Base Runs
The link below is for an article that was printed in the August 2001 edition of By the Numbers, the newsletter
of SABR's Statistical Analysis Committee, with minor modifications, about David Smyth's outstanding Base Runs method.
Below the link is some additional information about BsR.
Breaking Down BsR
It is sometimes useful to write a stat like Base Runs in rate form. It helps
greatly in making the Theoretical Team equations, for one thing, and it is also useful to be able to write BsR completely
in terms of BA, OBA, SLG, and HR/PA. To do this, you need to start with each component and divide it by PA. So,
A/PA, B/PA, C/PA, and D/PA. (Since I am using a basic version of Base Runs, you need PA=AB+W). You can call these,
resepectively, Runners On Base Average(ROBA), Advancement Factor(AF), 1-OBA, and HR/PA. Then
BsR/PA = ROBA*AF/(AF+1-OBA)+HR/PA
For the Basic version I use, these are the equations for each component:
ROBA = (H+W-HR)/(AB+W) = OBA-HR/PA
AF = (2*TB-H-4*HR+.05*W)*.78 = ((2*SLG-BA)*(1-OBA)/(1-BA)-4*HR/PA+.05*(OBA-BA)/(1-BA))*.78
1-OBA = 1-(H+W)/(AB+W)
HR/PA = HR/(AB+W)
In the Base Runs article linked above, I gave the equations that I use for each factor in this basic version. The
B multiplier is based on the composite MLB stats of 1946-1995. In this period, the average for each components are:
ROBA AF
OBA HR/PA
.303 .308
.325 .0222
You can use these to put together the Theoretical Team factors. The TT concept, which I will not explain here in
every detail, is that since Base Runs(or Runs Created) is a run estimator devised for estimating team runs, there is an interactivity
between the values of the offensive events. As the offensive production increases, the value of each event goes up(with
the exception of the special case, HR). So applying BsR to Babe Ruth gives him an unfair advantage because he is not
playing on a team by himself; he is playing on a team with 8 other players. So the TT formula puts the the player on
a team with 8 average players. So, we assume that each player on the theroetical team gets the same number of PA as
our player. So the teams new A factor can be calculated as (A+LgROBA*PA*8), where A is the individual's A factor. So
you apply this technique to the B, C, and D terms, using the long term averages above(you really should have a seperate version
each year, but small changes in ROBA, AF, etc. don't significantly change the results of the formula).

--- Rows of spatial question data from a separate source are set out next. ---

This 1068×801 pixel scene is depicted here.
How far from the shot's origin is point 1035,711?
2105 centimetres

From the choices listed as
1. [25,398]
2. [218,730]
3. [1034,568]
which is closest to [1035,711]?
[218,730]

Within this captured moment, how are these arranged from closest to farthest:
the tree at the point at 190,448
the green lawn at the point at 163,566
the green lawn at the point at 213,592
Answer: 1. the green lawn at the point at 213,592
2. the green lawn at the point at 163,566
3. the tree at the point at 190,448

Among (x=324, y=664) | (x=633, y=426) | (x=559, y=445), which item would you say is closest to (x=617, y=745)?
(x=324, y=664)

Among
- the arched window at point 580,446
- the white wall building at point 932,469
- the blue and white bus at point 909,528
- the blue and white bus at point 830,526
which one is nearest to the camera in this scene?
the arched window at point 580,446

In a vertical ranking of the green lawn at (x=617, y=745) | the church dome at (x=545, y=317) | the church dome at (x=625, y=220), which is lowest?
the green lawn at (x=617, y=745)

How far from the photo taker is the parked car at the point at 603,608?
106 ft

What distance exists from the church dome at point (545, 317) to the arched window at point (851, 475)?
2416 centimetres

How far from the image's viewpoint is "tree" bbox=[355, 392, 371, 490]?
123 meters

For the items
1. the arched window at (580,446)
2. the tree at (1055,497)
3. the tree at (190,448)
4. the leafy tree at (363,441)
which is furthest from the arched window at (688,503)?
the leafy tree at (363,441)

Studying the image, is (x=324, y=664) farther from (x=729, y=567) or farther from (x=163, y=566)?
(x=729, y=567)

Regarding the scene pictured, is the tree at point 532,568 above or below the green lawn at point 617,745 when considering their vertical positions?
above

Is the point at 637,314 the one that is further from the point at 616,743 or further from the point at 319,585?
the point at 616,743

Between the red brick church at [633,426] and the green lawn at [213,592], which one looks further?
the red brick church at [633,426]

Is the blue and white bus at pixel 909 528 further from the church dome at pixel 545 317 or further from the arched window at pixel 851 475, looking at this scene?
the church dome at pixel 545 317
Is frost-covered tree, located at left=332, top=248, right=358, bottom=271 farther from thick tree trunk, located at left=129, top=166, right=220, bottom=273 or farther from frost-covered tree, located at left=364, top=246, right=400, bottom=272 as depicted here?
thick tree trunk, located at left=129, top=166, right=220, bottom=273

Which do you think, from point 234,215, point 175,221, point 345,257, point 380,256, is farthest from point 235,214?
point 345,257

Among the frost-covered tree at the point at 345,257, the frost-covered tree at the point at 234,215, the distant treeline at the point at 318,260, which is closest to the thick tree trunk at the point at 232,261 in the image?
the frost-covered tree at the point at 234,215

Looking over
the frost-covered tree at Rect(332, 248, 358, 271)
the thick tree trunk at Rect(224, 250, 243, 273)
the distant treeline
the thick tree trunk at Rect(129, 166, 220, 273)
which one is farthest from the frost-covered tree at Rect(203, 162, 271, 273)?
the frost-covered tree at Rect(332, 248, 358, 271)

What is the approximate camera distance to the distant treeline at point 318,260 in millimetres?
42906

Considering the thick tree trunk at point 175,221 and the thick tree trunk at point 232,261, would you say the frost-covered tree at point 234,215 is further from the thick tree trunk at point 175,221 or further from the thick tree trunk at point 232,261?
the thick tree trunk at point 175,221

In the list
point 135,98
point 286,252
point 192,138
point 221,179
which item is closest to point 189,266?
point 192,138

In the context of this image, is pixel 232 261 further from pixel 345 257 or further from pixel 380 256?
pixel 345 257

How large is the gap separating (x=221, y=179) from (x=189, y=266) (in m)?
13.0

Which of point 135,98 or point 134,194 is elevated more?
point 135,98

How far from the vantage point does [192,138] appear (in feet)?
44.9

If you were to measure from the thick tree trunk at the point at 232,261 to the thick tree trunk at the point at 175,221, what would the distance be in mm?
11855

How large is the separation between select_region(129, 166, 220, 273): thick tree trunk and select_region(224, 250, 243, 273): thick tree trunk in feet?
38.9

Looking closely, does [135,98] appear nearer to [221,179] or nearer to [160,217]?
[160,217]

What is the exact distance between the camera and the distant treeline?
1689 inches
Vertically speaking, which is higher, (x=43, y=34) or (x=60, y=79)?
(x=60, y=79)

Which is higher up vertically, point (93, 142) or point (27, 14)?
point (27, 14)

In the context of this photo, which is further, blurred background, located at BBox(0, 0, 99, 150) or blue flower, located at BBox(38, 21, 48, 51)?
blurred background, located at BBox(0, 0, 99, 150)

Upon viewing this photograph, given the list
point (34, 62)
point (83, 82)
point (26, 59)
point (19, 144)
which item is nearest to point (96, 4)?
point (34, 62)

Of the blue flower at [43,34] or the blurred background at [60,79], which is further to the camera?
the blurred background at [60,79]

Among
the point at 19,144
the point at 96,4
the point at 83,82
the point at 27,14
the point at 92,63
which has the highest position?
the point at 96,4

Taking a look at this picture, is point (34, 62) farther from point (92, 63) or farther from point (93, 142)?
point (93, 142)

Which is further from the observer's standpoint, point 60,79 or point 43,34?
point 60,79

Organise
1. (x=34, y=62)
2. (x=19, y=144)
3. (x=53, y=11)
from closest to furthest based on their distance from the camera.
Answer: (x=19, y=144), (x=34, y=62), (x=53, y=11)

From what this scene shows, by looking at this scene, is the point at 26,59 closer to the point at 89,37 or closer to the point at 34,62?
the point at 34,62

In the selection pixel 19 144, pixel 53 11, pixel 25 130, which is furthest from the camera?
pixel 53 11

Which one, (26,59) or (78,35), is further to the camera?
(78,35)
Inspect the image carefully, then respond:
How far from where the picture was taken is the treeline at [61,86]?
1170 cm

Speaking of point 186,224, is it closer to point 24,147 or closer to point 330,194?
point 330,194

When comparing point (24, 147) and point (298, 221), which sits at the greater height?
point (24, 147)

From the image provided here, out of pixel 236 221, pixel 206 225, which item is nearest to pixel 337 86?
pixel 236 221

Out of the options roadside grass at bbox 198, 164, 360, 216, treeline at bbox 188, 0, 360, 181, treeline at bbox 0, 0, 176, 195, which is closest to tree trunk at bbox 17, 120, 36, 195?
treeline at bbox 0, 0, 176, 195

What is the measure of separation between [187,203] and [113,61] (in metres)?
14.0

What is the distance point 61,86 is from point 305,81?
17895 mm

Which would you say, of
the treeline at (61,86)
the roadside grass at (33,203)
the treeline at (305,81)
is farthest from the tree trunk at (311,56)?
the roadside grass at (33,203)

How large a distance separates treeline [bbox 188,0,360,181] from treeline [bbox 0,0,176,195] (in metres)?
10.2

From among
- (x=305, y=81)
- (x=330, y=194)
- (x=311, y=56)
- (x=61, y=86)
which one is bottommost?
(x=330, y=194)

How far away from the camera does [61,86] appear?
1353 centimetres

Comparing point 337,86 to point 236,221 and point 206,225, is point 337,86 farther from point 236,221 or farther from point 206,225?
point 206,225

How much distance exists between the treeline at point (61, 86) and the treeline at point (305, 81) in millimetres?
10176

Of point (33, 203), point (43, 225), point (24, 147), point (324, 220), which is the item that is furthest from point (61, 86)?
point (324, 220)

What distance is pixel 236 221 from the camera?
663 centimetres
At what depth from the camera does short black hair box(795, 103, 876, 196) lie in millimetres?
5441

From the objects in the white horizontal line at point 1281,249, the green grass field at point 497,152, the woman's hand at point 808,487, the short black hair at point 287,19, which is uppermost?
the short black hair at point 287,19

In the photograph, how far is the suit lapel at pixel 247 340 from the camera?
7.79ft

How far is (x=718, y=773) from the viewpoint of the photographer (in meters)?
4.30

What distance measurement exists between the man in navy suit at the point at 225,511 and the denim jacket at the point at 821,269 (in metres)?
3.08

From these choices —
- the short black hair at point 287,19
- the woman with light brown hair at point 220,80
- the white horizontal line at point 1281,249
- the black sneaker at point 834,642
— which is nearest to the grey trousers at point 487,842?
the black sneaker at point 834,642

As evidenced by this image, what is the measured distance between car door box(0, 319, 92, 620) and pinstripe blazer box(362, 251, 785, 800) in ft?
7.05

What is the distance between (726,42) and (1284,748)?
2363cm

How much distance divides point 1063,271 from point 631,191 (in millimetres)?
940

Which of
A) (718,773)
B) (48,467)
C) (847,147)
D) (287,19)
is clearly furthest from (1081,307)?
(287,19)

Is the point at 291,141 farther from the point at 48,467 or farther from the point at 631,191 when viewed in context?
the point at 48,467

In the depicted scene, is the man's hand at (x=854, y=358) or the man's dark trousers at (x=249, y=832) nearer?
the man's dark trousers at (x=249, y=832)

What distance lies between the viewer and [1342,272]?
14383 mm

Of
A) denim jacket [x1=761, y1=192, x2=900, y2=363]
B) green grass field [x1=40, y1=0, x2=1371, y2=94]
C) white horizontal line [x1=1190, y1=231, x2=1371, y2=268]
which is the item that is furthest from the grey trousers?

Then, to see how much the player has helped this team, we compare him to a team of 8 average players in his number of
PA each. If we wanted to compare the player to the league average, we would compare him to 9 average players. If you
work all this out and simplify, you get this equation for TT BsR, which I like to call Individual Base Runs(IBR).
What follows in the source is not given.